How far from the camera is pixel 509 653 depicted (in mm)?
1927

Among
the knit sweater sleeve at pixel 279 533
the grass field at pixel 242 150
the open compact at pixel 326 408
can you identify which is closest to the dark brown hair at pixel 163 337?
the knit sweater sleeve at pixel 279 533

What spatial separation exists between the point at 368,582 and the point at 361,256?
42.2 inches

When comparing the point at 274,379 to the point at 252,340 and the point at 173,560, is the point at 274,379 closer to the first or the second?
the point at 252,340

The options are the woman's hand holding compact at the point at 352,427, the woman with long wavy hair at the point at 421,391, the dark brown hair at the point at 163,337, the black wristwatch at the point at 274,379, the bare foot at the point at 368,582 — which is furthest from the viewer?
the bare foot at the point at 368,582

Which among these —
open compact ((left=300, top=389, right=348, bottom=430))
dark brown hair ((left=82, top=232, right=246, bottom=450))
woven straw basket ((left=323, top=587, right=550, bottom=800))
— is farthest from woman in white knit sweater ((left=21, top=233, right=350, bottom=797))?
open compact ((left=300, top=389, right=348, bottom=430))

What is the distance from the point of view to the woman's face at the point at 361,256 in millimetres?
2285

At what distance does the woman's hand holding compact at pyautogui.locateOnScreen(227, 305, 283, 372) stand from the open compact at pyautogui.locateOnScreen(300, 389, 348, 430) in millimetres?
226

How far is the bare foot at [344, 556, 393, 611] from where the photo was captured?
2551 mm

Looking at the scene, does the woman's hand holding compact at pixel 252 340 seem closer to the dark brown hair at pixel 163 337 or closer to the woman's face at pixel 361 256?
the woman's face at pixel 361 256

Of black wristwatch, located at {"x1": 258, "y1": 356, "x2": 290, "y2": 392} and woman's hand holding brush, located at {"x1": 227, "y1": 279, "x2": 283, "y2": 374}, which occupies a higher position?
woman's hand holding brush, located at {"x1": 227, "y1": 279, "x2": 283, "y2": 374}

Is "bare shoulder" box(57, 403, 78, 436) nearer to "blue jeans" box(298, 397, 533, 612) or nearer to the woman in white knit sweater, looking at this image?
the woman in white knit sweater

========

§ Aim:
Print again each line of the listing above, exactly as it appears.

§ Solution:
How far from the camera is pixel 509 653 depicted (in mm)?
1927

Among
the knit sweater sleeve at pixel 279 533
the grass field at pixel 242 150
the open compact at pixel 326 408
can you identify which is closest to the dark brown hair at pixel 163 337?
the knit sweater sleeve at pixel 279 533

What spatial separation exists between the point at 368,582 and the point at 361,256?
42.2 inches

When comparing the point at 274,379 to the point at 252,340 and the point at 173,560, is the point at 274,379 closer to the first or the second?
the point at 252,340

The options are the woman's hand holding compact at the point at 352,427, the woman with long wavy hair at the point at 421,391, the dark brown hair at the point at 163,337, the black wristwatch at the point at 274,379, the bare foot at the point at 368,582 — which is furthest from the viewer?
the bare foot at the point at 368,582

Which among these —
open compact ((left=300, top=389, right=348, bottom=430))
dark brown hair ((left=82, top=232, right=246, bottom=450))
woven straw basket ((left=323, top=587, right=550, bottom=800))
— is farthest from woman in white knit sweater ((left=21, top=233, right=350, bottom=797))?
open compact ((left=300, top=389, right=348, bottom=430))

What is the distance from the point of view to the woman's face at the point at 361,256 in millimetres?
2285

At what distance does the woman's hand holding compact at pyautogui.locateOnScreen(227, 305, 283, 372) stand from the open compact at pyautogui.locateOnScreen(300, 389, 348, 430) in millimetres?
226

How far is the bare foot at [344, 556, 393, 611] from where the photo was captured?
2551 mm

Looking at the scene, does the woman's hand holding compact at pixel 252 340 seem closer to the dark brown hair at pixel 163 337 or closer to the woman's face at pixel 361 256?
the woman's face at pixel 361 256

Of black wristwatch, located at {"x1": 258, "y1": 356, "x2": 290, "y2": 392} and woman's hand holding brush, located at {"x1": 227, "y1": 279, "x2": 283, "y2": 374}, which occupies a higher position?
woman's hand holding brush, located at {"x1": 227, "y1": 279, "x2": 283, "y2": 374}

Is "bare shoulder" box(57, 403, 78, 436) nearer to "blue jeans" box(298, 397, 533, 612) or nearer to the woman in white knit sweater, looking at this image?
the woman in white knit sweater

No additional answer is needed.